### STATED GOAL
Rewrite all of the data below, changing every "nearer to" to "closer to" and keeping everything else the same.

### EXERCISE DATA
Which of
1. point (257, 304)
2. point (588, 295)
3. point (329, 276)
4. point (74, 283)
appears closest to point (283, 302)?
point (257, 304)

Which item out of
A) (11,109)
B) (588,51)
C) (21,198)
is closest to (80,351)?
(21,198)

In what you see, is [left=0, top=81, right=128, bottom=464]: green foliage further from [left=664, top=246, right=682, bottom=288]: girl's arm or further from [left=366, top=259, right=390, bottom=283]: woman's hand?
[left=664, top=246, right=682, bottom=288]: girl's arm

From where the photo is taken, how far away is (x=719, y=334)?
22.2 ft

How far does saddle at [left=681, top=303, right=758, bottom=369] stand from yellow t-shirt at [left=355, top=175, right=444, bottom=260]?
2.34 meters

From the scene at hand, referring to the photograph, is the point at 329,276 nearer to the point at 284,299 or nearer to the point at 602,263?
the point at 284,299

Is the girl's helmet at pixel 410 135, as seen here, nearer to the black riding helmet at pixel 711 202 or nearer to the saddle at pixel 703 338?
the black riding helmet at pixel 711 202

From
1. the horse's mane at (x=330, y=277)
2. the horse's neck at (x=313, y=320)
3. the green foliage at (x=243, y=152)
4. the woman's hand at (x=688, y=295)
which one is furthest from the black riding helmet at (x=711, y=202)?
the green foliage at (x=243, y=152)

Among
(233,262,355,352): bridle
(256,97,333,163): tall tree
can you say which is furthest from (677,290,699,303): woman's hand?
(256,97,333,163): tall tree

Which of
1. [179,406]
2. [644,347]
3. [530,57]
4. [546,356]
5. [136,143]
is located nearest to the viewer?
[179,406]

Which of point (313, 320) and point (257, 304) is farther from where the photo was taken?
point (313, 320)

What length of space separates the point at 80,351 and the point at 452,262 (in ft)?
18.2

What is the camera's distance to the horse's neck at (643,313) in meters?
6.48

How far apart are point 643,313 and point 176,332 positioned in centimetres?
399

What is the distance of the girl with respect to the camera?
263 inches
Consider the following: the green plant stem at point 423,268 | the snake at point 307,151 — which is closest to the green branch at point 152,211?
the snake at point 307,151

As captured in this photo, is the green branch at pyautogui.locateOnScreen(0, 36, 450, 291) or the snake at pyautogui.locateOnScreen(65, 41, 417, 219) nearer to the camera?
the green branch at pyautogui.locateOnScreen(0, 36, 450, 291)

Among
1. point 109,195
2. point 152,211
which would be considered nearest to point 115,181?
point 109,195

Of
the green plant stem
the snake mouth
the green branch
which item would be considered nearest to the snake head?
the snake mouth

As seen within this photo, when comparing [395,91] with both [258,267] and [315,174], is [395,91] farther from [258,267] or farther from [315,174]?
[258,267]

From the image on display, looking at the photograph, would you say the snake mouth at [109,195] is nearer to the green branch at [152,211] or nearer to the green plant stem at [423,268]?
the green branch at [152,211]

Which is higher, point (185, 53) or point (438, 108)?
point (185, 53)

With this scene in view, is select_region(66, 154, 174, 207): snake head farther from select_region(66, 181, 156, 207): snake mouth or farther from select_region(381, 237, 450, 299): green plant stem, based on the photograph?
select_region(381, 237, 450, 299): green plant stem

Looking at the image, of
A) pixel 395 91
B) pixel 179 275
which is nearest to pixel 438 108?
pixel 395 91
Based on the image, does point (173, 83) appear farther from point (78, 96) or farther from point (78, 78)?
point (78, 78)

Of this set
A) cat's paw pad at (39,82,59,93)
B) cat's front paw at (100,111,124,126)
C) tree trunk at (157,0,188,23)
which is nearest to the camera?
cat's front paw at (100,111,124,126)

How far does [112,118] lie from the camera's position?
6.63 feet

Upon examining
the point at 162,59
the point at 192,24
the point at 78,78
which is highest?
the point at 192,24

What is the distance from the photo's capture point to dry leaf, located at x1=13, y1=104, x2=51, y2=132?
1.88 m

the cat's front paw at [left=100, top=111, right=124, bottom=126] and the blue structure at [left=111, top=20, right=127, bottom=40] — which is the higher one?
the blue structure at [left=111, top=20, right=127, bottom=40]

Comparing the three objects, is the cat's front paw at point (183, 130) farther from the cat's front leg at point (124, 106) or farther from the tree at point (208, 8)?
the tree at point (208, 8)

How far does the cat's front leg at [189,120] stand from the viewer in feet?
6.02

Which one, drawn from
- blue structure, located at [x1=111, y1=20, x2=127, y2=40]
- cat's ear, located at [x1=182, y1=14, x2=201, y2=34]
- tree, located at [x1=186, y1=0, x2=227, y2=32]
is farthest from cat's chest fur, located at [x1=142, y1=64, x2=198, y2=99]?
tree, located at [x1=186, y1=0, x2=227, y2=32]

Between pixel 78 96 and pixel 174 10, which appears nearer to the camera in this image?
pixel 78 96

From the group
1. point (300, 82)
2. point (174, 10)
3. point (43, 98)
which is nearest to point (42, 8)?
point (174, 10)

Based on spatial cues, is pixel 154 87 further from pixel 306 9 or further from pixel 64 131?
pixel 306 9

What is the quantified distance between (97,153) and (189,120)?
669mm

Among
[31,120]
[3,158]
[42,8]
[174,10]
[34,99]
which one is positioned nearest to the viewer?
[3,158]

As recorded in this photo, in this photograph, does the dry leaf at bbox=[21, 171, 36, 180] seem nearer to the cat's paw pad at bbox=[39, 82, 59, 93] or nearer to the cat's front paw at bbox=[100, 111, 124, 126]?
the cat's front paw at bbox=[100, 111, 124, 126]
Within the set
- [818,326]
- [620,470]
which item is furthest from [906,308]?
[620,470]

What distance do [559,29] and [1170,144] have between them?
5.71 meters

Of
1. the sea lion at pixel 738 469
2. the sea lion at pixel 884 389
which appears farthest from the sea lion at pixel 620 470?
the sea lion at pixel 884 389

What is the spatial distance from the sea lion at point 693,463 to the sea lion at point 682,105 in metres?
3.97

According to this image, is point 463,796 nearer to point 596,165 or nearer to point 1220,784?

### THE REPLY
Which of
1. point (257, 304)
2. point (588, 295)
3. point (329, 276)
4. point (74, 283)
appears closest to point (283, 302)?
point (257, 304)

Which item out of
A) (11,109)
B) (588,51)
C) (21,198)
is closest to (80,351)?
(21,198)

In what you see, is [left=0, top=81, right=128, bottom=464]: green foliage further from [left=664, top=246, right=682, bottom=288]: girl's arm or further from [left=366, top=259, right=390, bottom=283]: woman's hand?
[left=664, top=246, right=682, bottom=288]: girl's arm

From where the photo is taken, how far away is (x=719, y=334)?
22.2 ft

How far does saddle at [left=681, top=303, right=758, bottom=369] stand from yellow t-shirt at [left=355, top=175, right=444, bottom=260]?
2.34 meters

From the scene at hand, referring to the photograph, is the point at 329,276 closer to the point at 284,299 or closer to the point at 602,263?
the point at 284,299

Is the girl's helmet at pixel 410 135, as seen here, closer to the black riding helmet at pixel 711 202 or closer to the saddle at pixel 703 338?
the black riding helmet at pixel 711 202

From
1. the horse's mane at (x=330, y=277)
2. the horse's neck at (x=313, y=320)
3. the green foliage at (x=243, y=152)
4. the woman's hand at (x=688, y=295)
which one is furthest from the black riding helmet at (x=711, y=202)?
the green foliage at (x=243, y=152)

Among
(233,262,355,352): bridle
(256,97,333,163): tall tree
can you say which is furthest from (677,290,699,303): woman's hand?
(256,97,333,163): tall tree

Which of
1. [179,406]
2. [644,347]
3. [530,57]
4. [546,356]
5. [136,143]
is located nearest to the viewer?
[179,406]

Which of point (313, 320) and point (257, 304) is farther from where the photo was taken?
point (313, 320)

What length of space separates the point at 80,351 and the point at 452,262 (in ft)?
18.2

What is the camera's distance to the horse's neck at (643,313) in meters?
6.48

How far apart are point 643,313 and point 176,332 positioned in centimetres?
399

What is the distance of the girl with respect to the camera?
263 inches
Consider the following: the green plant stem at point 423,268 | the snake at point 307,151 — which is closest to the green branch at point 152,211?
the snake at point 307,151

As captured in this photo, is the green branch at pyautogui.locateOnScreen(0, 36, 450, 291) or the snake at pyautogui.locateOnScreen(65, 41, 417, 219) closer to the camera?
the green branch at pyautogui.locateOnScreen(0, 36, 450, 291)

Among
1. point 109,195
2. point 152,211
which would be considered nearest to point 115,181?
point 109,195

Of
the green plant stem
the snake mouth
the green branch
which item would be considered nearest to the snake head?
the snake mouth

As seen within this photo, when comparing [395,91] with both [258,267] and [315,174], is [395,91] farther from [258,267] or farther from [315,174]?
[258,267]

From the image on display, looking at the photograph, would you say the snake mouth at [109,195] is closer to the green branch at [152,211] or closer to the green plant stem at [423,268]?
the green branch at [152,211]

Which is higher, point (185, 53) or point (438, 108)?
point (185, 53)

With this scene in view, is select_region(66, 154, 174, 207): snake head farther from select_region(66, 181, 156, 207): snake mouth or farther from select_region(381, 237, 450, 299): green plant stem, based on the photograph?
select_region(381, 237, 450, 299): green plant stem

Looking at the image, of
A) pixel 395 91
B) pixel 179 275
which is nearest to pixel 438 108?
pixel 395 91
Based on the image, does point (173, 83) appear farther from point (78, 96) or farther from point (78, 78)?
point (78, 78)

Of this set
A) cat's paw pad at (39,82,59,93)
B) cat's front paw at (100,111,124,126)
C) tree trunk at (157,0,188,23)
which is nearest to the camera?
cat's front paw at (100,111,124,126)

How far does [112,118] lie from the camera's position?
6.63 feet

Upon examining
the point at 162,59
the point at 192,24
the point at 78,78
which is highest?
the point at 192,24

What is the distance from the photo's capture point to dry leaf, located at x1=13, y1=104, x2=51, y2=132?
1.88 m

the cat's front paw at [left=100, top=111, right=124, bottom=126] and the blue structure at [left=111, top=20, right=127, bottom=40] — which is the higher one?
the blue structure at [left=111, top=20, right=127, bottom=40]

Comparing the three objects, is the cat's front paw at point (183, 130) farther from the cat's front leg at point (124, 106) or farther from the tree at point (208, 8)?
the tree at point (208, 8)

How far does the cat's front leg at [189,120] stand from the viewer in feet?
6.02

Which one, drawn from
- blue structure, located at [x1=111, y1=20, x2=127, y2=40]
- cat's ear, located at [x1=182, y1=14, x2=201, y2=34]
- tree, located at [x1=186, y1=0, x2=227, y2=32]
is farthest from cat's chest fur, located at [x1=142, y1=64, x2=198, y2=99]?
tree, located at [x1=186, y1=0, x2=227, y2=32]

Between pixel 78 96 and pixel 174 10, which appears closer to the camera in this image?
pixel 78 96

From the group
1. point (300, 82)
2. point (174, 10)
3. point (43, 98)
which is nearest to point (42, 8)?
point (174, 10)

Based on spatial cues, is pixel 154 87 further from pixel 306 9 or further from pixel 64 131?
pixel 306 9

What is the quantified distance between (97,153) and (189,120)?
669mm

Among
[31,120]
[3,158]
[42,8]
[174,10]
[34,99]
which one is positioned nearest to the viewer?
[3,158]

As recorded in this photo, in this photograph, does the dry leaf at bbox=[21, 171, 36, 180] seem closer to the cat's paw pad at bbox=[39, 82, 59, 93] or closer to the cat's front paw at bbox=[100, 111, 124, 126]?
the cat's front paw at bbox=[100, 111, 124, 126]
Within the set
- [818,326]
- [620,470]
which item is furthest from [906,308]?
[620,470]

What distance do [559,29] and [1170,144] have between them?
5.71 meters

Of
1. the sea lion at pixel 738 469
2. the sea lion at pixel 884 389
which appears farthest from the sea lion at pixel 620 470?
the sea lion at pixel 884 389

What is the spatial distance from the sea lion at point 693,463 to the sea lion at point 682,105 in metres?
3.97

According to this image, is point 463,796 closer to point 596,165 or closer to point 1220,784?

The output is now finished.